If you still don't understand the code level, use words to sort out the process

1. Call hash to get the hash value of the key

2. Determine whether the table is null. If NULL, create a new table array

3. Gets the subscript position based on the array length and hash value. If the subscript has no data, it will be stored directly

(1) If there is data, judge whether there is a conflict. The conflict directly obtains this node

(2) To determine whether to store in red black tree, the method in red black tree is used to store key value pairs.

(3) Linked list storage, circular linked list, whether there is data conflict with it

I. if there is no data conflict at the end of the cycle, insert it directly at the tail, and judge whether it is > = 8-1 to convert the red black tree

II. If there is a conflicting key, the loop will be terminated immediately and the node will be obtained at the same time

1. Replace the old value with the new one

Note one point: if the user-defined type is the key of HashMap, the hashCode and equals methods need to be overridden at this time.

principle:

Override hashCode method: ensure that elements with the same content return the same hash value, and different elements return different hash values as much as possible.

Override equls method: objects with the same content return true.

After all, let's have some more pictures.
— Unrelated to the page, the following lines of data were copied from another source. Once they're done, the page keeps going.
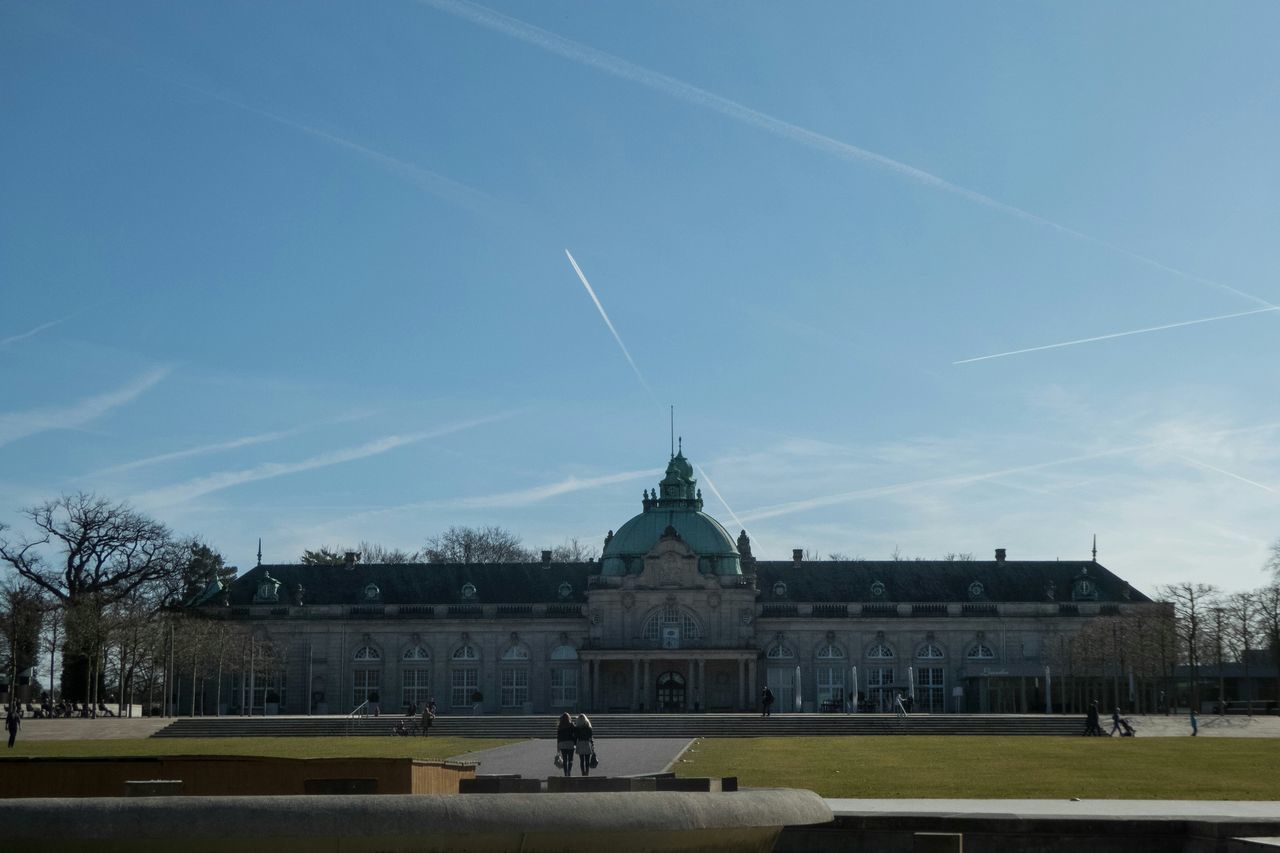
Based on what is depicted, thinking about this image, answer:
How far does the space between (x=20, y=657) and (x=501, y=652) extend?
93.9ft

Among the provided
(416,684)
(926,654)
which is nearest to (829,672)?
(926,654)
Maybe the combination of the three can be more thorough. If you don't say much, just go to the picture above. When inserting the data whose key is handsome, a subscript will be calculated through the hash and array length of the key. For example, at this time, the subscript is 0, and there is no data at this time. Then the data will be inserted here directly. When inserting a data for key shuaizi for the second time. Through the hash of key and the length of array, the subscript is 2. At this time, if there is no data here, insert it directly. As shown in Figure 1. We mentioned a linked list before. So where is the list. So look at Figure 2. At this time, we need to insert a key data for zishuai. In some way. Zishuai and shuaizi's hash may be the same. This will lead to data conflicts. At this time, the zipper method is used to solve the conflict problem. Here is a problem to pay special attention to: the figure above shows that the JDK 1.7 insertion method uses the head insertion method, that is, after the conflict between zishuai and shuaizi. Will put the child commander in the head node. Its back pointer points to shuaizi.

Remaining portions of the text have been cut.